Today, we did a site visit to Frank Lloyd Wright's "Ennis-Brown House". What an 80 year-old pile of rubble! At the moment, our studio is focusing on Wright's systematic use of material intelligence and construction techniques. It looks like our projects will be on the same site as the house, but I'm not sure if we are enhancing the site or totally taking it over--most likely the latter.
My other courses are Interactive Architecture with Michael Fox, a Gehry Technologies course using CATIA/Digital Project, and Joe Rosa's theory class that seeks to help us position ourselves in the digital trajectories of our predecessors (specifically from 1994 on).

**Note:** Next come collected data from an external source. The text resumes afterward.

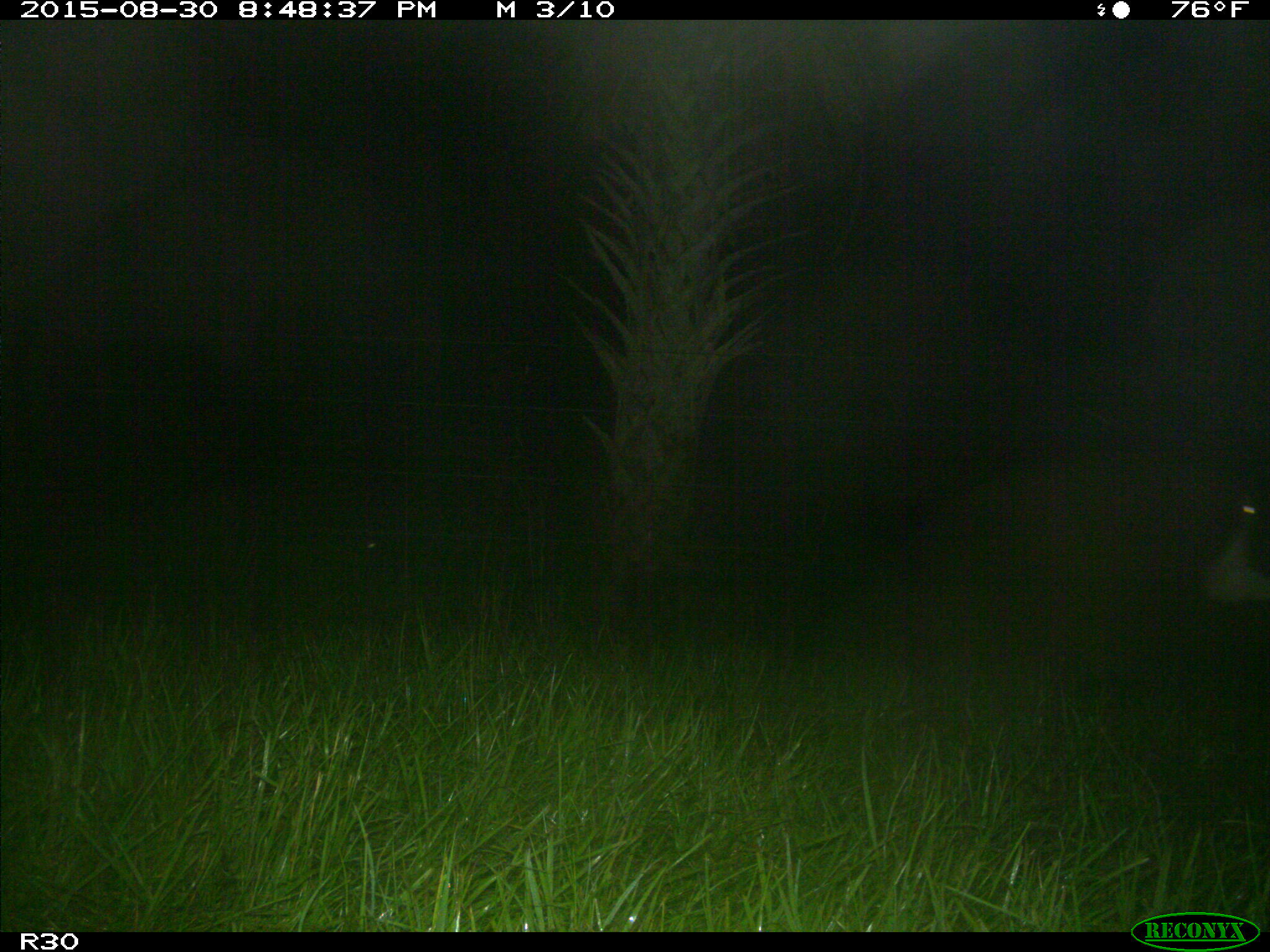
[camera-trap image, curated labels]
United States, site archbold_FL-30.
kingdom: Animalia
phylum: Chordata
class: Mammalia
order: Artiodactyla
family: Bovidae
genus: Bos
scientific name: Bos taurus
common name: domestic cow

Friday's at Five is still one of the weekly highlights. Without a doubt, one of the greatest ever was the Dodge Ball themed F@5. A few of us were finishing a video series with Doug Aitken and missed our tournament time, but continued to play after the trophy was given out. We continued for a few hours after and started to become part of the game with our heart and souls... oh and beer, of course. At some point I pulled my abs twice and my right are started to remain permanently curled like the head of an ice cream scooper. I felt like I had my ass kicked over the next few days (even though I'm in very good shape from surfing all winter, nobody know's what it takes to play Testosterone-based Dodge Ball until you've tried it). The friendships and enemies built on that dodge ball court will last a lifetime.

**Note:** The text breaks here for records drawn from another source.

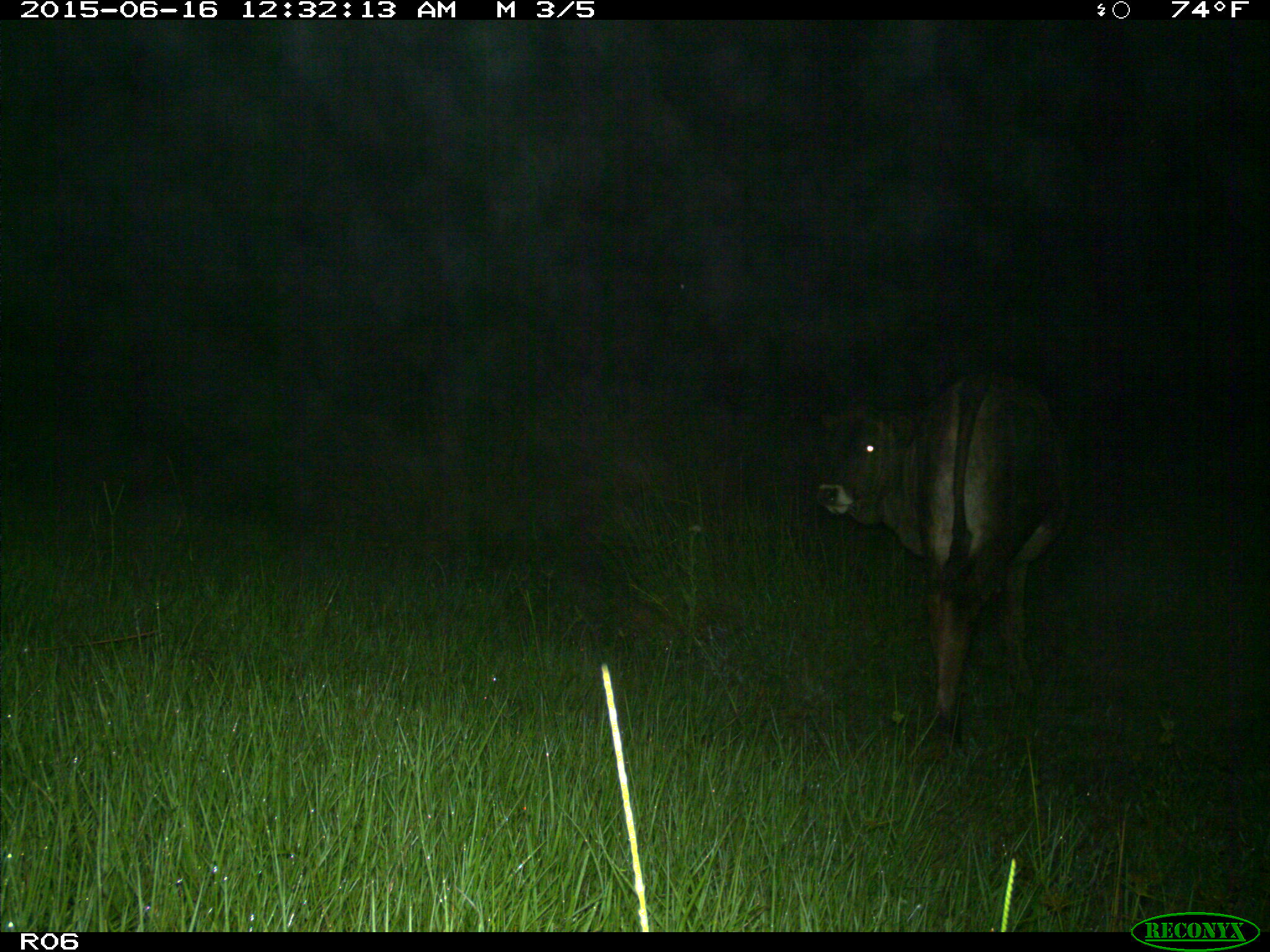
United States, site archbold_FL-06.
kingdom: Animalia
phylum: Chordata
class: Mammalia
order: Artiodactyla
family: Bovidae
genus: Bos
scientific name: Bos taurus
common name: domestic cow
Bos taurus (domestic cow).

SIDENOTE: For all you prospective SCI-Arc students, make HELLA sure your car is running great before you start school in Los Angeles. I just spent $1000 in repairs and man, that hurts the budget, big time. Not to mention, I've missed some important class time by not being able to travel the freeway. I happen to live 30 mins from school (on a good day). Try to live as close to SCI-Arc as possible and ride your bike! Spend that extra $100/mo in rent, it's worth it. Oh ya, try not to get married, have 2 kids and one on the way, too. Yes, my wife is due with our third on August 14th.